W rozmowie z KAI ks. prof. Paul Zulehner, wybitny austriacki socjolog religii mówi m.in. o religijności Europejczyków i Polaków, największych wyzwaniach stojących przed Kościołem na naszym kontynencie i w Polsce oraz kryzysie powołań kapłańskich.
Czy Europejczycy są jeszcze religijni? Jakie tendencje w sferze religijności możemy zaobserwować na naszym kontynencie?
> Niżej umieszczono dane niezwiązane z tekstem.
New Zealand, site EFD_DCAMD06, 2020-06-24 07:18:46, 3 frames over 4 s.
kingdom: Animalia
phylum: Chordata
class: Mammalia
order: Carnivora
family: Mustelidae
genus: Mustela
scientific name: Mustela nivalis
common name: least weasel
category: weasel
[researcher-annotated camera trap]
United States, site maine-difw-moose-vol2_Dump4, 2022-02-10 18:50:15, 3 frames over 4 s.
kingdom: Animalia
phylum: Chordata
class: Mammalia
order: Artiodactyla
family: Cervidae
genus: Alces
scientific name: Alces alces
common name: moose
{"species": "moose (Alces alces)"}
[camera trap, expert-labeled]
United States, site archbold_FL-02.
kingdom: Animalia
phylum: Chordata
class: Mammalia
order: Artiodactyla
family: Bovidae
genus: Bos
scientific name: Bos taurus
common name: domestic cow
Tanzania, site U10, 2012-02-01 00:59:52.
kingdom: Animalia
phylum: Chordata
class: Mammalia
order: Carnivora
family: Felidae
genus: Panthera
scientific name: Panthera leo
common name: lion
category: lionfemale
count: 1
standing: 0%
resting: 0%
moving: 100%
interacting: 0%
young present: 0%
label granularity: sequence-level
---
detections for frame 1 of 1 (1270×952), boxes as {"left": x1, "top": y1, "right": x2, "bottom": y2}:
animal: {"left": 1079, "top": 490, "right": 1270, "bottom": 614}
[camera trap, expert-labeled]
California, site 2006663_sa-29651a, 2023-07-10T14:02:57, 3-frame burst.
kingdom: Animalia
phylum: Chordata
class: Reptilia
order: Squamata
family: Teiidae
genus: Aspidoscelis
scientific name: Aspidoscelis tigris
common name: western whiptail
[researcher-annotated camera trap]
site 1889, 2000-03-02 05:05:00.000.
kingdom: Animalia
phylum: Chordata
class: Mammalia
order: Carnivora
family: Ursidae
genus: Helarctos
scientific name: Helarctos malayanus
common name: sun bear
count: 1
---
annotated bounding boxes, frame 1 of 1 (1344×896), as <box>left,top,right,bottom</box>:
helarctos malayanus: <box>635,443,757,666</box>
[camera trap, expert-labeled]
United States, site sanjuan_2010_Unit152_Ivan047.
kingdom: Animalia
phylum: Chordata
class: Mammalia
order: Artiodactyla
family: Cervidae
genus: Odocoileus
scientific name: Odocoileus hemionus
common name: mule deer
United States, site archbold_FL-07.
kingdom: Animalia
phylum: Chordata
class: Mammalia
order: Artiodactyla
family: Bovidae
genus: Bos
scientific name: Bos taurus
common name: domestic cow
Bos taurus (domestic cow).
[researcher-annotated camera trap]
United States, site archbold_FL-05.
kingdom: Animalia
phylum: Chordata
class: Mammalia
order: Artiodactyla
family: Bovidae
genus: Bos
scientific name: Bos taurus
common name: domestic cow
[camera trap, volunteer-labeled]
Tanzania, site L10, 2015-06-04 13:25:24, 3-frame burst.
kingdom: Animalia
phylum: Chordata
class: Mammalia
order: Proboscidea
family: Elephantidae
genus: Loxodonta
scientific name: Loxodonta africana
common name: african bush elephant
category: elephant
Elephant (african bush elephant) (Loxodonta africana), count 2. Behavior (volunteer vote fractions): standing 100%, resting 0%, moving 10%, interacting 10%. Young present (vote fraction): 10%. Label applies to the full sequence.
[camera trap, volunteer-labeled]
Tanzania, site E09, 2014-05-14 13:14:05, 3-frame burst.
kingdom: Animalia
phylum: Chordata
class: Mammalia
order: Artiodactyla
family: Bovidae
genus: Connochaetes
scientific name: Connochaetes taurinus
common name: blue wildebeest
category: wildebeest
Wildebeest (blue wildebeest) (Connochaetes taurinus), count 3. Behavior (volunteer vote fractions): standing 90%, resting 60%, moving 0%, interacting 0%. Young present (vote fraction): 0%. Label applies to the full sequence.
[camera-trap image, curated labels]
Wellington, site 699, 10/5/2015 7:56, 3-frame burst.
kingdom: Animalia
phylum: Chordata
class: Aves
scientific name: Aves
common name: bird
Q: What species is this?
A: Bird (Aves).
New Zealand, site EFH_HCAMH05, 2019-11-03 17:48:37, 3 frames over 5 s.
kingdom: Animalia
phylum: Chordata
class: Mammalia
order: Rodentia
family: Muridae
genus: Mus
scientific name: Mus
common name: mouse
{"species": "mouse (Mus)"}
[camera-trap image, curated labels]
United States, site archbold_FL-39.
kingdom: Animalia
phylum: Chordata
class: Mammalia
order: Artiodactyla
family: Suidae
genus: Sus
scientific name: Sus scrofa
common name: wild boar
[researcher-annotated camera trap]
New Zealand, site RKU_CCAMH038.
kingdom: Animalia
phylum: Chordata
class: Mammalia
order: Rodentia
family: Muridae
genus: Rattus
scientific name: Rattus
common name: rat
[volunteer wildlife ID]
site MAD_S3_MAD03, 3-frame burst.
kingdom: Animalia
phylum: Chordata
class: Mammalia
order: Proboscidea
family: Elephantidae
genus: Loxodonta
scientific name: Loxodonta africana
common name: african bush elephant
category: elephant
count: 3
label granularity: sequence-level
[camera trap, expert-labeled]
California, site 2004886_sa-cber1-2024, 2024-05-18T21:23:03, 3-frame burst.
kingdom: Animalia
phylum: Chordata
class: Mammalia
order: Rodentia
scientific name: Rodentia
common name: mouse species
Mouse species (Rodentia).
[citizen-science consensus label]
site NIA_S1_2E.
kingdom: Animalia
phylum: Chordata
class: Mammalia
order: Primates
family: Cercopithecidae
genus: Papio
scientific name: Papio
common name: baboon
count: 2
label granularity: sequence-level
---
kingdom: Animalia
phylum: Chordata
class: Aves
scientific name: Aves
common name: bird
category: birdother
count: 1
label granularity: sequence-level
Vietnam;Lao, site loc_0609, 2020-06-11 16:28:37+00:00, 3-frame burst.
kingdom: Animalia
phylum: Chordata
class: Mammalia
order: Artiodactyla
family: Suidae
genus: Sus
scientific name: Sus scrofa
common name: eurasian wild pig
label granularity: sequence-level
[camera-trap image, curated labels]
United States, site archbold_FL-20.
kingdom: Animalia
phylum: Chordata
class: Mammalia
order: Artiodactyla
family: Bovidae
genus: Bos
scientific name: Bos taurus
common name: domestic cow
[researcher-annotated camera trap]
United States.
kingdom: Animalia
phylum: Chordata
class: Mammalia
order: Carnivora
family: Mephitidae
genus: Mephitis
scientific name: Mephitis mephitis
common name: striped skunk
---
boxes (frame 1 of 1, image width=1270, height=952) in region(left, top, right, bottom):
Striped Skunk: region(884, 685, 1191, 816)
Ks. prof. Paul Zulehner: Między europejskimi krajami są w tej kwestii duże rozbieżności. Obok rozwiniętych kultur religijnych jak Malta, Chorwacja, Polska mamy również Czechy, Estonię i wschodnie landy Niemiec, gdzie religia ma niewielkie znaczenie.
Prognozy na nadchodzące lata są różne. W krajach prawosławnych należy liczyć się z dalszym rozwojem religijności. Zupełnie inaczej jest w Polsce, gdzie 71 proc. społeczeństwa uważa, że za dziesięć lat będzie mniej wierzących.
Jaka jest sytuacja chrześcijaństwa i Kościoła katolickiego w dzisiejszej Europie?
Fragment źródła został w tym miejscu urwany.